→ **Work task**
Please copy, exactly as they appear below, the lines from the one containing "607 - Tribal" through the one containing "Nan funeral flower tribute orange".

→ **Extracted material**

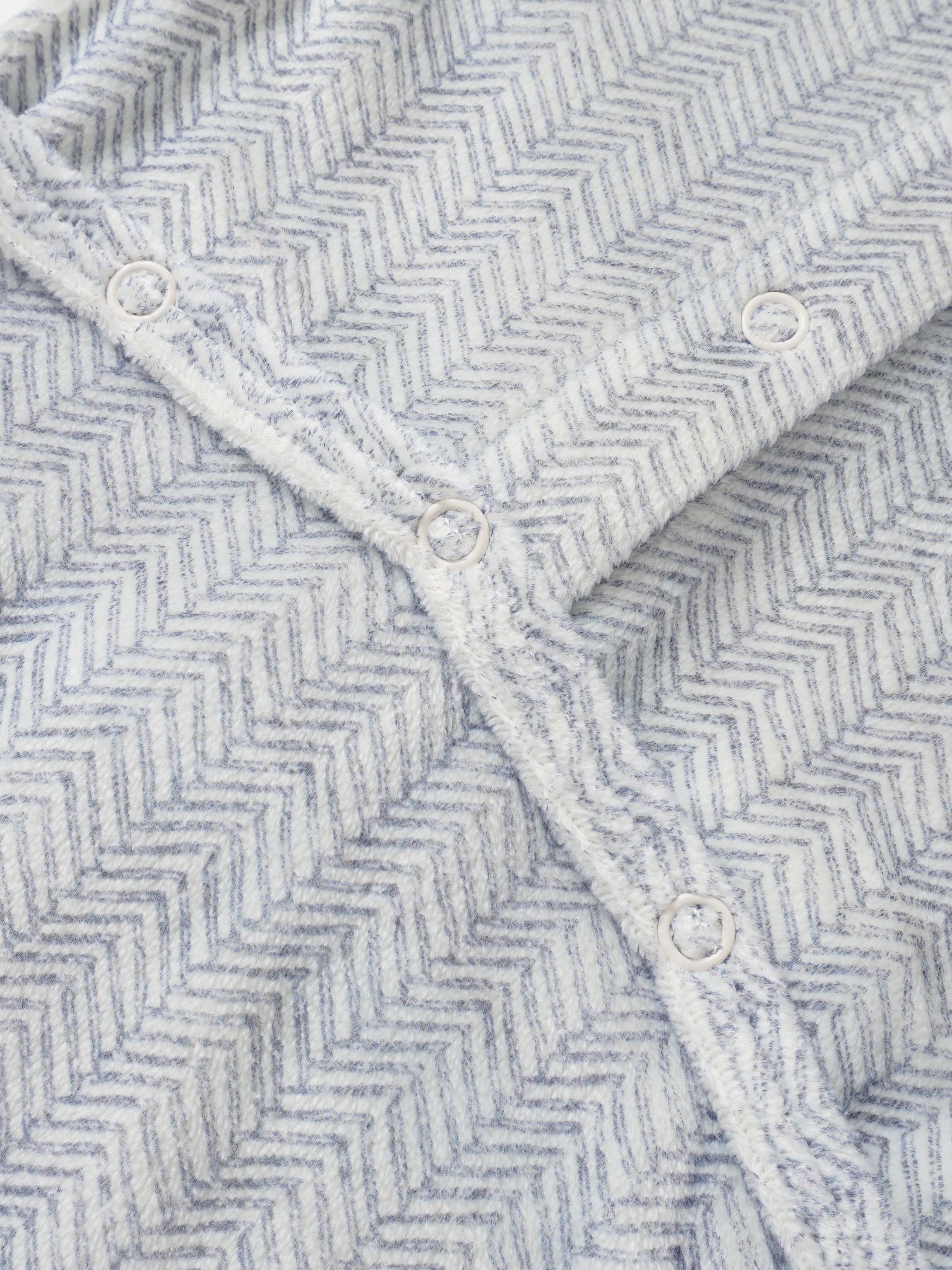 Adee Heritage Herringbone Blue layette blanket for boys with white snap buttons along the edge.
* * *
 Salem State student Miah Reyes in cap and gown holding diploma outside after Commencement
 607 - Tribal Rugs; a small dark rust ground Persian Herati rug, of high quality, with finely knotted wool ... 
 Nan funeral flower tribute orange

→ **Expected answer**
 607 - Tribal Rugs; a small dark rust ground Persian Herati rug, of high quality, with finely knotted wool ... 
 Nan funeral flower tribute orange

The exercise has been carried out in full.